■ **Task requirements**
Every single entry needs to appear again exactly as given.

Start of Block

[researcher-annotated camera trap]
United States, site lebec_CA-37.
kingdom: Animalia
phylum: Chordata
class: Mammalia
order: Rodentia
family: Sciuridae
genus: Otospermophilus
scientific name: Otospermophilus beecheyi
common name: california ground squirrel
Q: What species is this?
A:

End of Block

■ **Exercise result**
[researcher-annotated camera trap]
United States, site lebec_CA-37.
kingdom: Animalia
phylum: Chordata
class: Mammalia
order: Rodentia
family: Sciuridae
genus: Otospermophilus
scientific name: Otospermophilus beecheyi
common name: california ground squirrel
Q: What species is this?
A:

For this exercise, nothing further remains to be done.